== QUESTIONS ==
1. List every person named in the article on blood clot risk below.
2. According to the article on blood clot risk below, how soon after surgery does the scaffold disappear from the body?

Life-threatening blood clot risk reduced dramatically
By Robert Frank
When Laval resident Maurice
Abourmad entered Cité de la santé, his
coronary artery was almost completely
blocked. Today, he is “in top shape”,
according to his doctor.
Not only did his medical team succeed in reopening the flow of blood
from his heart, they did so without the
usual lifelong side-effects typical of
this sort of heart surgery.
“This was the first time in Canada
that a scaffold was used on a clinical
basis,” explained hemodynamics cardiologist Dr. Samer Mansour.
“Usually surgeons implant a stent,
made of metallic chromium or stainless steel to open up the blood vessel,”
Dr. Mansour told The Suburban in an
interview. “After a foreign object is
inserted into a blood vessel, patients
have to take blood thinners for the rest
of their lives to avoid the risk of life-threatening blood clots.”
“A scaffold is bioabsorbable,” he continued. “It decomposes into water and
carbon dioxide.”
He explained that while the scaffold
opened up the artery the same way as a
stent does, it is made of a material that
slowly disappears from the body within 12-18 months of the surgery.
In addition, the alternative to
a metal stent is impregnated
with heart medicine, which it
delivers directly to the heart, precisely where it is needed.
“What we have learned is that
every time you put a stent in a
blood vessel, there is some
degree of risk,” said Dr. Mansour.
In contrast, “The drug that is on the scaffold prepares the
blood vessel for better healing.”

== SUPPLIED RECORDS ==
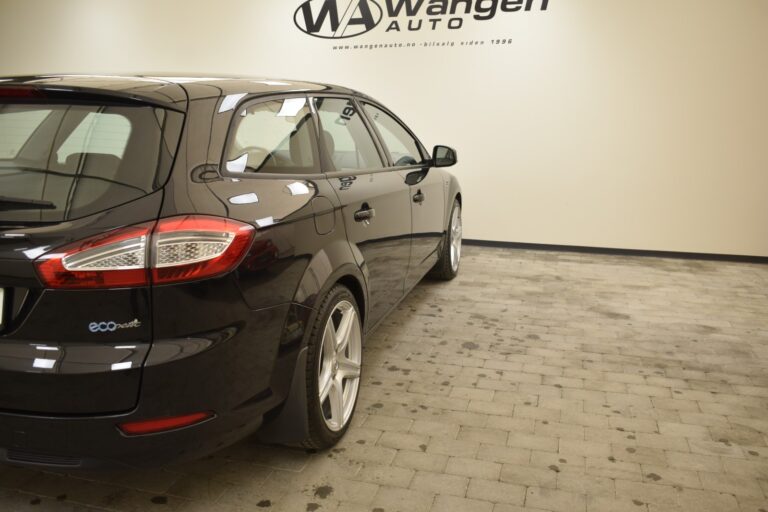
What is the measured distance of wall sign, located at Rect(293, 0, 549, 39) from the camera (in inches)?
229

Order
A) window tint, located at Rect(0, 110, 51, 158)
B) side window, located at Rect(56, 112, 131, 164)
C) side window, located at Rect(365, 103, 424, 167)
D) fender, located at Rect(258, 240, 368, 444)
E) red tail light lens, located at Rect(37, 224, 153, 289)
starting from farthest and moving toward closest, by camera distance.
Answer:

== TASK RESULTS ==
1. Robert Frank, Maurice Abourmad, Dr. Samer Mansour

2. Within 12-18 months of the surgery.